What this MCCB is and what it does
The Siemens 3VA1140-6EF32-0JC0 is a SENTRON molded case circuit breaker (MCCB) designed for line protection in distribution panels. It's a 3-pole unit rated 40 A continuous at 40 °C, with an interrupting capacity of 220 kA at 240 V AC — that's the fault it can safely clear without welding contacts or rupturing the case. The 800 V rated insulation voltage tells you it's built for 480 V and 600 V class systems with headroom. This variant ships with a shunt trip (STL) release and two HQ auxiliary switches integrated. The shunt trip lets a remote signal (emergency stop, fire alarm, PLC output) force the breaker open; the aux switches report position back to the control system. No undervoltage release, no ground-fault monitoring, no communication module — it's a straightforward line-protection MCCB with remote trip capability.

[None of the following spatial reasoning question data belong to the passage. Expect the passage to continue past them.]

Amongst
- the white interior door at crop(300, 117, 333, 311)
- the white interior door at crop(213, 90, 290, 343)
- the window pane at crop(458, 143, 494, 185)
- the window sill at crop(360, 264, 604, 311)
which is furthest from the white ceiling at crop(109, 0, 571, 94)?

Ratings and what they mean for your panel
The interrupting ratings drop as voltage climbs: 220 kA at 240 V, 154 kA at 415 V, 121 kA at 440 V, and 17 kA at 500 V and 690 V. That 17 kA floor at 690 V is still respectable for most industrial secondary distribution — you'd only need a higher-rated upstream fuse if your available fault current exceeds that. The 40 A continuous rating holds steady from 40 °C to 50 °C, then derates to 37 A at 70 °C. If your panel ambient runs hot, plan for that 3 A derate. Dimensions are 130 mm high, 76.2 mm wide, 70 mm deep — standard 3-pole MCCB footprint for a 40 A frame. The 10.8 W maximum power loss matters for thermal budgeting inside a sealed enclosure; if you're packing multiple breakers in a small stainless box, that heat adds up. Operating temperature range is -25 °C to 70 °C, storage from -40 °C to 80 °C.